--- What is being asked ---
Look through the listing below and say how many lines contain the word "recaptcha". Nothing else belongs in the reply.

--- Data to use ---

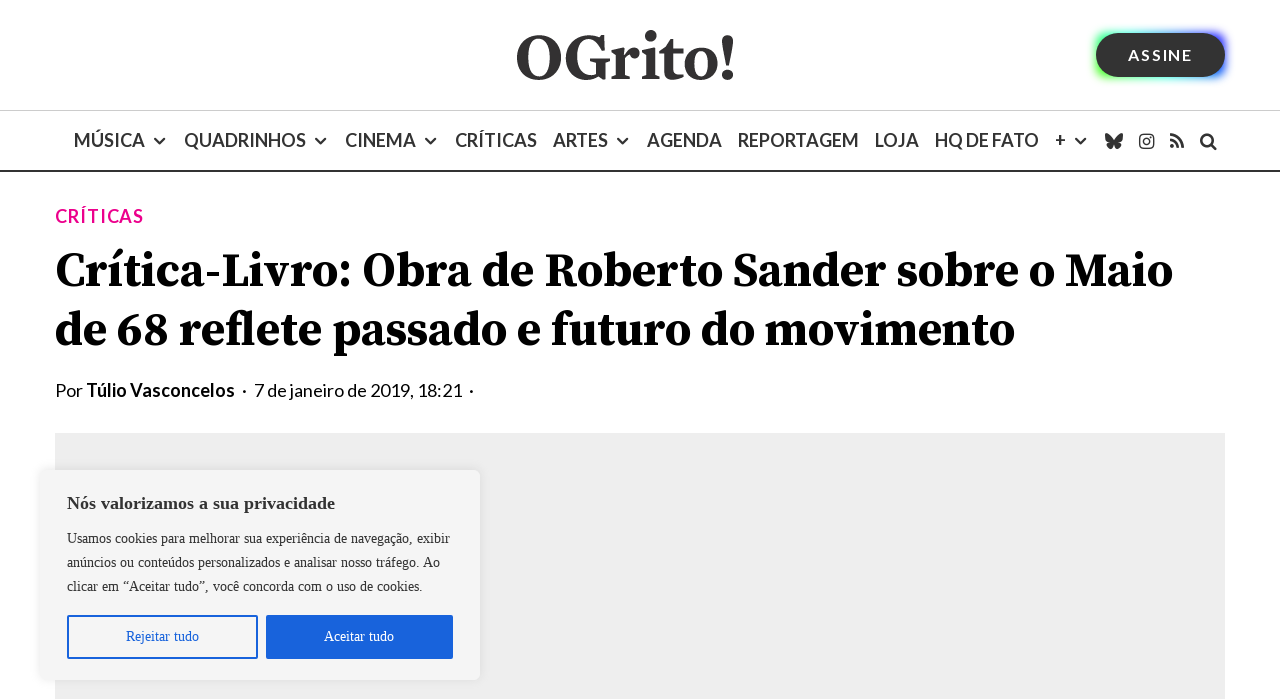

--- FILE ---
content_type: text/html; charset=utf-8
request_url: https://www.google.com/recaptcha/api2/aframe
body_size: 183
content:
<!DOCTYPE HTML><html><head><meta http-equiv="content-type" content="text/html; charset=UTF-8"></head><body><script nonce="FF4idJNoFVQX-yizp8Ve9w">/** Anti-fraud and anti-abuse applications only. See google.com/recaptcha */ try{var clients={'sodar':'https://pagead2.googlesyndication.com/pagead/sodar?'};window.addEventListener("message",function(a){try{if(a.source===window.parent){var b=JSON.parse(a.data);var c=clients[b['id']];if(c){var d=document.createElement('img');d.src=c+b['params']+'&rc='+(localStorage.getItem("rc::a")?sessionStorage.getItem("rc::b"):"");window.document.body.appendChild(d);sessionStorage.setItem("rc::e",parseInt(sessionStorage.getItem("rc::e")||0)+1);localStorage.setItem("rc::h",'1769935740872');}}}catch(b){}});window.parent.postMessage("_grecaptcha_ready", "*");}catch(b){}</script></body></html>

--- Task output ---
2